BACH: Four Christmas Cantatas = For Christmas Day: BWV 91 & 110; For the Second Day of Christmas: BWV 40 & 120 – The Monteverdi Choir/English Baroque Soloists/John Eliot Gardiner – [Vol. 14 of Cantatas series] Soli Deo Gloria

by | Dec 7, 2005 | Classical CD Reviews | 0 comments

BACH: Four Christmas Cantatas = For Christmas Day: BWV 91 & 110; For the Second Day of Christmas: BWV 40 & 120 – The Monteverdi Choir/ English Baroque Soloists/John Eliot Gardiner – [Vol. 14 of Cantatas series] Soli Deo Gloria SDG 113, 71:17 ****:

This is another of the unprecedented recorded survey of the Bach cantatas performed on the liturgical feast day for which Bach composed them, in a yearlong pilgrimage in which the Choir and Soloists performed and recorded in some of the most beautiful churches in Europe – including many in which Bach himself had performed. The feat began Christmas day 1999 and most of it occurred during the year 2000, which was the 250th anniversary of the composer’s death. This concluding disc in the series was recorded at St. Bartholomew’s Church in New York City, where the musical pilgrimage ended with a program of the Christmas cantatas. The recording was done live and the note booklet carries excerpts from Gardiner’s journal of the project. The front covers of all of the series are striking portraits of people around the world; this one is a Tibetan child.

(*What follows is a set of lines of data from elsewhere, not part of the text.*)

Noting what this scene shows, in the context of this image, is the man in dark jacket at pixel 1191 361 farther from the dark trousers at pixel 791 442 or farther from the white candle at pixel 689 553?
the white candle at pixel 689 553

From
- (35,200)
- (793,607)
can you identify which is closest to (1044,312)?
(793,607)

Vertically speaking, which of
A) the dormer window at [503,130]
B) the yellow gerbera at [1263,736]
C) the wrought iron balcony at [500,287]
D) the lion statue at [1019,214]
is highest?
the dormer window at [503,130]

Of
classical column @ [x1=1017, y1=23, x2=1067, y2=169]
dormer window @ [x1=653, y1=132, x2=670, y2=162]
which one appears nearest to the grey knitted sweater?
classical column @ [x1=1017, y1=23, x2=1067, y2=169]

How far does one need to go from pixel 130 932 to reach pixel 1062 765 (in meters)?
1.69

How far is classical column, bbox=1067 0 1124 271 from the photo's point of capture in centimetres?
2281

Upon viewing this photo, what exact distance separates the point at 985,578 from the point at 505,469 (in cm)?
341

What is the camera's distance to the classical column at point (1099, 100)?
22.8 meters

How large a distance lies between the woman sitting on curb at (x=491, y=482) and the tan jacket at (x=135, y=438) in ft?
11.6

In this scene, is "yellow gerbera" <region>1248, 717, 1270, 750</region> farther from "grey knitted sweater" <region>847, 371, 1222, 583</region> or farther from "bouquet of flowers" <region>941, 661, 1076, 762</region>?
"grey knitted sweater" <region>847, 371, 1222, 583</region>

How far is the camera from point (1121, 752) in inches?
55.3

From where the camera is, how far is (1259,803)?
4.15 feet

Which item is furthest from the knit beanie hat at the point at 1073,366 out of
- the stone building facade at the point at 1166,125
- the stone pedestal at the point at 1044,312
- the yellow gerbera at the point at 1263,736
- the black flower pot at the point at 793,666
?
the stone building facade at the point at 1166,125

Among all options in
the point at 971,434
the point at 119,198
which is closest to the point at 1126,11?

Cantata BWV 91 sets a hymn by Luther – Gelobet seist du, Jesu Christ – as a majestic chorale. Gardiner refers in his notes to a festive tenor aria featuring three oboes swinging along “like prototype saxophones: Baroque big band music in the city of Village Vanguard!”  He feels that these cantatas all exhibit a special sense of expectation common to Bach’s Christmas-period works. The other Christmas Day cantata is however more subdued and ancient-sounding, employing a modal melody that seems to take us to the Middle Ages. No. 40 is an unusually dramatic work, befitting its title “For this purpose the Son of God was manifested.” The fourth cantata, “To Christ we should sing praises,” is the most festive of the quartet of works. The six soloists of the Monteverdi Choir are all excellent, and there are of course complete translations of all four cantatas in the note booklet. The recording is very clean and not in the least obscured by the acoustic of the large church.